■ **TEXT TO READ**
We make use of three main technologies:

  • Pulumi, which allows us to manage infrastructure-as-code (in Python).
  • Snowflake, which allows us to store raw data and manipulate it with powerful queries, abstracting away the complexity of distributed computing.
  • dbt, which allows us to define data transformation as versioned, replayable DAGs, and mix-and-match materialization strategies to suit our needs.
1.18.4.1. Version data, not just code
  • do not destroy the past forever
    • we can’t “time-travel” anymore in our data stack: we can’t debug errors from last week in data-driven system whose input is the catalog — data would have changed by now, and reproducing the state of the system is impossible;
    • by losing track of the original state, any update or modification is much harder to undo, in case of mistakes in the business logic;
    • it becomes harder to test new code and iterate on it, as different runs will produce slightly different outcomes.
  • append-only log pattern
    a never-ending log table and then practical snapshots, capturing the state of the universe at certain points in time
    • maintaining a write-only table that stores all data relevant to the universe in which we operate, in one immutable ledger
    • since we cannot change the past, our log-like table will be a perpetual memory of the state of our universe at any given point in time.
    • From this representation, it is always possible to recover the “previous table” as a view over this stream, that is, a “photograph” capturing for each product the freshest info we have.
    • having the freshest table does not destroy previous information, in exactly the same way as running the latest code pulled from git does not destroy previous versions of it
  • This is now way easier to implement than before, as a result of three main trends:
    1. data storage is getting cheaper by the minute,
    2. modern data warehouses have superb query performances and great JSON support,
    3. open source tools like dbt made it easier for people with a broad range of skills to transform data in a versioned, replayable, testable way.
1.18.4.2. Building a noOps ingestion platform

The ingestion pipeline mimics a typical data flow for data-driven applications: clients send events, an endpoint collects them and dumps them into a stream, finally a data warehouse stores them for further processing.

■ **AVAILABLE DATA**
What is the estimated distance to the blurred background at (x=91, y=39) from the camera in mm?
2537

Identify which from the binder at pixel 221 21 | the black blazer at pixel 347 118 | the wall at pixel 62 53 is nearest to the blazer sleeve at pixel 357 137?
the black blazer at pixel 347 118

■ **WORK TO COMPLETE**
1. Rewrite the paragraph of the data-stack text that begins "The ingestion pipeline mimics" as a short list of its steps.
2. Carry the data-stack text forward from its last sentence.
The material has no connection to the data-stack text.

■ **RESPONSES FOR EACH TASK**
1.
The ingestion pipeline follows a typical data flow for data-driven applications:
- Clients send events.
- An endpoint collects the events and dumps them into a stream.
- A data warehouse stores them for further processing.

2.
In our example, we are providing recommendations for myshop.com, so:

  • The clients sending events are the shoppers browsers: as users browse products on myshop.com, a Javascript SDK sends analytics to our endpoint to collect behavioral signals (to be later used for our recommender!). To simulate these on-site events, the repository contains a pumper script, which streams realistic payloads to the cloud;
  • the endpoint is responding with a pixel, a 1x1 transparent gif used for dealing with client-server tracking (e.g. Google Analytics);
  • behavioral signals are dumped into a raw table in Snowflake;
  • SQL-powered transformations (through dbt) take the raw events and build features, intermediate aggregations, normalized views etc. While detailing downstream applications is outside the scope of this post (but see this for a fleshed out example), you can imagine B.I. tools and ML pipelines to use these nicely prepared tables as input to their own workflow.

The endpoint runs in a serverless fashion and will scale automatically thanks to AWS lambda (same goes for data stream on Firehose); Snowflake computing power can be, if necessary, adjusted per query, without any maintenance or arcane configuration (Spark, thinking of you!); the dbt flow can be run either in a SaaS orchestrator (e.g. Prefect) or, even through the “native” dbt cloud.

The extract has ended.